[Page excerpt]

┄┄┄┄┄┄┄┄┄┄

Tuesday, April 10th 2012
Trinity (Piledriver) Integer/FP Performance Higher Than Bulldozer, Clock-for-Clock
AMD's upcoming "Trinity" family of desktop and mobile accelerated processing units (APUs) will use up to four x86-64 cores based on the company's newest CPU architecture, codenamed "Piledriver". AMD conservatively estimated performance/clock improvements over current-generation "Bulldozer" architecture, with Piledriver. Citavia put next-generation A10-5800K, and A8-4500M "Trinity" desktop and notebook APUs, and pitted them against several currently-launched processors, from both AMD and Intel.
It found integer and floating-point performance increases clock-for-clock, against Bulldozer-based FX-8150. The benchmark is not multi-threaded, and hence gives us a fair idea of the per core performance. On a rather disturbing note, the performance-per-GHz figures of Piledriver are trailing far behind K12 architecture (Llano, A8-3850), let alone competitive architectures from Intel.
Source:
Expreview
It found integer and floating-point performance increases clock-for-clock, against Bulldozer-based FX-8150. The benchmark is not multi-threaded, and hence gives us a fair idea of the per core performance. On a rather disturbing note, the performance-per-GHz figures of Piledriver are trailing far behind K12 architecture (Llano, A8-3850), let alone competitive architectures from Intel.
115 Comments on Trinity (Piledriver) Integer/FP Performance Higher Than Bulldozer, Clock-for-Clock
A stacked APU with four Steaming modules of two(8) plus 8gig(:pimp:dreamin) of on die memory and dual gcn GPU units wouls be a truely killer App:)
And if the GPU and CPU can read and write to shared cache so the GPU could execute instruction A, C, F, H, I, J, and M, while the CPU runs B which is dependent on A, D & E which are then stored for F to run two iterations of, the checked results are then stored back for the CPU to run G....so on and so forth.
so in essence it seems like both amd and intel are taking a new approach in fetching/decoding to let the hardware decide the execution part to be as efficient as possible, that is by far what the future of computing, to try to take advantage of every piece of silicon on the die, cuz even untill now i cant think of one software that will use even a core2quad or a phenom x4 at 100% on all 4 cores, and making cores fatter and fatter also can only get so far, even intel seems to be slowing down on that approach now that they realize fabrication process shrinking is getting to its limits, and is only getting more difficult
What if Instruction B depends on data from instruction A? or F depends on data from instruction E? Between the PCI-E latency, time it takes for the GPU to execute the instruction, store it, then send it back over PCI-E you just hammered your performance by 10 fold. GPUs aren't designed for procedural code. They're designed to process large amounts of data in a similar fashion and I think you're confusing what a GPU can actually do. GPUs process many kilobytes to many megabytes of data per every instruction, not just two operands.

┄┄┄┄┄┄┄┄┄┄

[Data excerpts]
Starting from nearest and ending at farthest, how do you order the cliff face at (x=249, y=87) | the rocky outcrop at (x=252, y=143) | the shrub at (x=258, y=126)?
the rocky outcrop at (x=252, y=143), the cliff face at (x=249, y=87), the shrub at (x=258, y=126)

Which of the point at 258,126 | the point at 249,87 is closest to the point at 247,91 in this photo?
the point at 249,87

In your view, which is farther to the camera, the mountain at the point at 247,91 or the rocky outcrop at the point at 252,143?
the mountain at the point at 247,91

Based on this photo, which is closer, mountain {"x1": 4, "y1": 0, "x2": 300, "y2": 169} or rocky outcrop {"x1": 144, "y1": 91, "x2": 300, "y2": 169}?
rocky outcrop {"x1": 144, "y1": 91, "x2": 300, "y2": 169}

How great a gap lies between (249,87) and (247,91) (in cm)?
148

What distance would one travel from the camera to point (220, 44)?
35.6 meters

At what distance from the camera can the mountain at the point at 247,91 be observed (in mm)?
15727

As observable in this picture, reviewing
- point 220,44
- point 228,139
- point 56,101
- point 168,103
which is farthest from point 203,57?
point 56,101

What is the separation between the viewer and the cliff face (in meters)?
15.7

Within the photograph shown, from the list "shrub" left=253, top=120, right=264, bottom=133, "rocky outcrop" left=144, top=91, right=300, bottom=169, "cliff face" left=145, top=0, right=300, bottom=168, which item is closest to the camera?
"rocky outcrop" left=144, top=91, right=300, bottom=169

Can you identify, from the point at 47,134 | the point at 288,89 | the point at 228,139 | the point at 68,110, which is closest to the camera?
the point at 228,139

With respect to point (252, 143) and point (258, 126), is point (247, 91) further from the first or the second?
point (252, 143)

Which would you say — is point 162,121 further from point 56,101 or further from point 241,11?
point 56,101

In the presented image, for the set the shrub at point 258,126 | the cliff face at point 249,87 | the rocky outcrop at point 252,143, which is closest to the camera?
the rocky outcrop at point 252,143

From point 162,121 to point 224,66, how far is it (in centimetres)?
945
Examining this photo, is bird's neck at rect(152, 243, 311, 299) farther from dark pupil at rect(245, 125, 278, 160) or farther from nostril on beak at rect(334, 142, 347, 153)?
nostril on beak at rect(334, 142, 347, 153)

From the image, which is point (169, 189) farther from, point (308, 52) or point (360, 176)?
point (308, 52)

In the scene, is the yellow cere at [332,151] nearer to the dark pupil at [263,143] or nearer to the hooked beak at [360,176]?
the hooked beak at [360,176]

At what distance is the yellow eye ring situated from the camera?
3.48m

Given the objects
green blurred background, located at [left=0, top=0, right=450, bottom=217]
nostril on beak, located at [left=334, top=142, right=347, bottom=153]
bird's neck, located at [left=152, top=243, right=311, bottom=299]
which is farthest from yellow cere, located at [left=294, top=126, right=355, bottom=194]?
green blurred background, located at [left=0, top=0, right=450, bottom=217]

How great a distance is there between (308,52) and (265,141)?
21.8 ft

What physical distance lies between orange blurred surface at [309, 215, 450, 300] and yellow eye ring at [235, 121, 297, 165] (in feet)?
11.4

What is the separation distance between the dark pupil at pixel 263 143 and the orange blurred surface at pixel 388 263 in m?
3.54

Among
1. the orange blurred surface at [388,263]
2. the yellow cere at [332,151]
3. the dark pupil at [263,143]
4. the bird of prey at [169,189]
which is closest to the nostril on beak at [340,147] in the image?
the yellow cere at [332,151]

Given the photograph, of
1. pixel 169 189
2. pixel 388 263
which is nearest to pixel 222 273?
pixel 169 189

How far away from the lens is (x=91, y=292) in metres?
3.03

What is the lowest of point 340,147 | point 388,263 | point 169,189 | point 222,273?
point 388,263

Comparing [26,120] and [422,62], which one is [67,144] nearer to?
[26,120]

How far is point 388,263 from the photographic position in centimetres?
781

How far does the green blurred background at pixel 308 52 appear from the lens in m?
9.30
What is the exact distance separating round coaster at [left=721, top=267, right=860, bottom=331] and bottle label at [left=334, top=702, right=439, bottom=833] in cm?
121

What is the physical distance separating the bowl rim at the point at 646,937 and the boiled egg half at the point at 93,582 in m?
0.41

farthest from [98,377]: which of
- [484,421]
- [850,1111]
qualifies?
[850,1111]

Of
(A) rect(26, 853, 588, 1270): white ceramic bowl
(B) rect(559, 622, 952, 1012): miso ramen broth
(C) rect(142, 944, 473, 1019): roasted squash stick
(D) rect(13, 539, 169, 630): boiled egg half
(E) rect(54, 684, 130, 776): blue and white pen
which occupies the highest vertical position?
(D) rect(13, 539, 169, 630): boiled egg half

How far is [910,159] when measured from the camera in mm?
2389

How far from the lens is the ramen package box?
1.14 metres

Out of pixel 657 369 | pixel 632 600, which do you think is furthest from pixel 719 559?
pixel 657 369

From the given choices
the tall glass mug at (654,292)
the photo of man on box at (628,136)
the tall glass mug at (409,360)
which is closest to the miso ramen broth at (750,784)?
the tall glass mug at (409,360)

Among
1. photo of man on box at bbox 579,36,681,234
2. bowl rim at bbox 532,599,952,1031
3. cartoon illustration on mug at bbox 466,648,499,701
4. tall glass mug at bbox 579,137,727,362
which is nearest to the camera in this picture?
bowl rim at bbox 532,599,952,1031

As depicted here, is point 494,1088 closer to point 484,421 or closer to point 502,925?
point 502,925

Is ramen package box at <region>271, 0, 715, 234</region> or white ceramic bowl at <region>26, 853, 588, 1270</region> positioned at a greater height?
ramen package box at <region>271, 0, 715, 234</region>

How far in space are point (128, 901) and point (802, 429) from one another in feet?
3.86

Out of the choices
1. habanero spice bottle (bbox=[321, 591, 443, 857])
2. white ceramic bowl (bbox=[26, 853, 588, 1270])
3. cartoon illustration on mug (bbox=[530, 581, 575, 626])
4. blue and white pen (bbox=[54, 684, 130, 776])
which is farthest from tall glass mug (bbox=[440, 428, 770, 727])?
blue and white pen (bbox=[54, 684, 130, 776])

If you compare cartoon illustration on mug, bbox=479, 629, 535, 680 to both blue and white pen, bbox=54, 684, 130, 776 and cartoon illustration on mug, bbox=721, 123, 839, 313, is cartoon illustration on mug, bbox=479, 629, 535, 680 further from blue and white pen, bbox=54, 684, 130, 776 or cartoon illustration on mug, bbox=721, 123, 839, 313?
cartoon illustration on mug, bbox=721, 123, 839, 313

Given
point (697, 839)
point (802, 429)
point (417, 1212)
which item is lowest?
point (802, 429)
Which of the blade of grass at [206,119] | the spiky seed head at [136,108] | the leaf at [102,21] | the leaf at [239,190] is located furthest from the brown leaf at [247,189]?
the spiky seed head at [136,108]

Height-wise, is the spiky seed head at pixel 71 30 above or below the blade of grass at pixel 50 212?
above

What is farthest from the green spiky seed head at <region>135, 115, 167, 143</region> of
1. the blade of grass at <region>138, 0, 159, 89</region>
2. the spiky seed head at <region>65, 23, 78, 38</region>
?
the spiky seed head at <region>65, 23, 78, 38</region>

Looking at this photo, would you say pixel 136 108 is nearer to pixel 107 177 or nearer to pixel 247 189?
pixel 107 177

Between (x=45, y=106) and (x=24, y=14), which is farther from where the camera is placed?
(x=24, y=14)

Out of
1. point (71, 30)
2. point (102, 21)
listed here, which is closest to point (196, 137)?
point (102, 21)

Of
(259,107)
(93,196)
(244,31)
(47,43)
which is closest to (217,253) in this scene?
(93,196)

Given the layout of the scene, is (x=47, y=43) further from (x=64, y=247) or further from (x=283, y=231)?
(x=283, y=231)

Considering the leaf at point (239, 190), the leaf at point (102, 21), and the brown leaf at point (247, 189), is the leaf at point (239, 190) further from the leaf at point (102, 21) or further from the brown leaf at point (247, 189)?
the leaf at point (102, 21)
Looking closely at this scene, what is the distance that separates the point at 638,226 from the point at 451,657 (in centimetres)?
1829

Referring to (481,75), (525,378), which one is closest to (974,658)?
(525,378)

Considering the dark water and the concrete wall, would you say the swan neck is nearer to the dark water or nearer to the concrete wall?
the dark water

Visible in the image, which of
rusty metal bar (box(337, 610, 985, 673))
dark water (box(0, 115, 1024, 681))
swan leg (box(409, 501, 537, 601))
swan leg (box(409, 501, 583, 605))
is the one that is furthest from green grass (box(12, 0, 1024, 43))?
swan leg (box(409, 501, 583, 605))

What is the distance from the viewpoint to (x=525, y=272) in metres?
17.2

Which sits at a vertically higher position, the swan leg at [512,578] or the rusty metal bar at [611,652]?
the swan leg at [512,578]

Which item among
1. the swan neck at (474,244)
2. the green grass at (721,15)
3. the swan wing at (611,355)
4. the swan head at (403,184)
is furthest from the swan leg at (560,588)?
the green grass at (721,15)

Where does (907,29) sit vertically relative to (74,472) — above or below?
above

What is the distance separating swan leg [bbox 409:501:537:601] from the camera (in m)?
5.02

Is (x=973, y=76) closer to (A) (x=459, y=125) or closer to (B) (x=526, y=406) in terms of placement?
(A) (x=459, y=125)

┄┄┄┄┄┄┄┄┄┄

[Problem details]
Retype the Trinity article from "115 Comments on" to "and so forth.". The listing stands apart from the Trinity article.

[Answer to this task]
115 Comments on Trinity (Piledriver) Integer/FP Performance Higher Than Bulldozer, Clock-for-Clock
A stacked APU with four Steaming modules of two(8) plus 8gig(:pimp:dreamin) of on die memory and dual gcn GPU units wouls be a truely killer App:)
And if the GPU and CPU can read and write to shared cache so the GPU could execute instruction A, C, F, H, I, J, and M, while the CPU runs B which is dependent on A, D & E which are then stored for F to run two iterations of, the checked results are then stored back for the CPU to run G....so on and so forth.